For education to play a role for social mobility and against entrenched inequality, we need affirmative action as part of a holistic admissions process. This allows schools to build classes that give students powerful learning experiences and individuals opportunities to convert their academic experience into empowerment beyond the university.

As pleased as I am with this court ruling, I am dismayed that the deadlocked  SCOTUS has stymied President Obama’s efforts to make use of more humane immigration policies for people who have already built lives in communities across the United States.

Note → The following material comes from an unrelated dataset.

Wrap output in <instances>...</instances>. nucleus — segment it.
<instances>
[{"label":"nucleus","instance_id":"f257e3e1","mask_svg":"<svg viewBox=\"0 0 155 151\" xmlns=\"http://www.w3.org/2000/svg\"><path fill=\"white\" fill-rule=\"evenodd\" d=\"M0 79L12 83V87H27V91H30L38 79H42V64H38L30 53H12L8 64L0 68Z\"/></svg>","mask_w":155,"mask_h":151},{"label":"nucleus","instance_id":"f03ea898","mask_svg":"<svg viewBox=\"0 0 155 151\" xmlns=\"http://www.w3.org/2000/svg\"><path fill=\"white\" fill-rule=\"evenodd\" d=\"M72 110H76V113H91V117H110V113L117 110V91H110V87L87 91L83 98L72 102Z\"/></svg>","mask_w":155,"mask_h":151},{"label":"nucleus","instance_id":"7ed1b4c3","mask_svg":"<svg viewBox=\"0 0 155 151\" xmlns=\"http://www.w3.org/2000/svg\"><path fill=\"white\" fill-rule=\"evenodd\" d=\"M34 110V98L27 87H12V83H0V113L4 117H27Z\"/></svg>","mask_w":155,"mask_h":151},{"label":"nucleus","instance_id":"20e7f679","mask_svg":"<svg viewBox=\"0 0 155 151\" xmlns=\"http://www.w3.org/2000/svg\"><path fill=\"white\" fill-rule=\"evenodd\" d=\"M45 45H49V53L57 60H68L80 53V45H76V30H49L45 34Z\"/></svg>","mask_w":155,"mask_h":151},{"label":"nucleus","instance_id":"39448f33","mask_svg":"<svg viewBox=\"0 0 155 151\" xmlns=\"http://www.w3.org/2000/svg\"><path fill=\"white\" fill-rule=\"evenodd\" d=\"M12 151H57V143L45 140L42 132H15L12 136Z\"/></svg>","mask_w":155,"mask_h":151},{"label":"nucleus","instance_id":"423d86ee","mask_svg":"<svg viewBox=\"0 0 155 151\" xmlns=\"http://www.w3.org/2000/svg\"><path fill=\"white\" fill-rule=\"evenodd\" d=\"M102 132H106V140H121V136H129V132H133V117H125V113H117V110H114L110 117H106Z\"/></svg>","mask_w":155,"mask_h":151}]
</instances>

In the coming years, Wesleyan will consider as domestic applicants the undocumented students who have had the great bulk of their schooling in the USA. But I am so sorry their families will continue to live with the threat of deportation because of this ruling.

It’s up to all of us to make what Carol Geary Schneider, outgoing president of the Association of American Colleges and Universities, has called “constructive engagement with difference.” I’ll end this post with her good words:

Even as we celebrate this important Supreme Court decision affirming campus diversity as a compelling educational interest, therefore, I urge educators across the country to recommit to the hard work of holding our institutions, our students, our faculty, and ourselves responsible for helping students achieve this essential capacity—constructive engagement with difference—that a quality college education includes. Creating a diverse campus community is the first step to achieving this goal; preparing students to work productively across difference—whatever their major—is the next critical frontier in higher education’s long-term efforts to make excellence inclusive.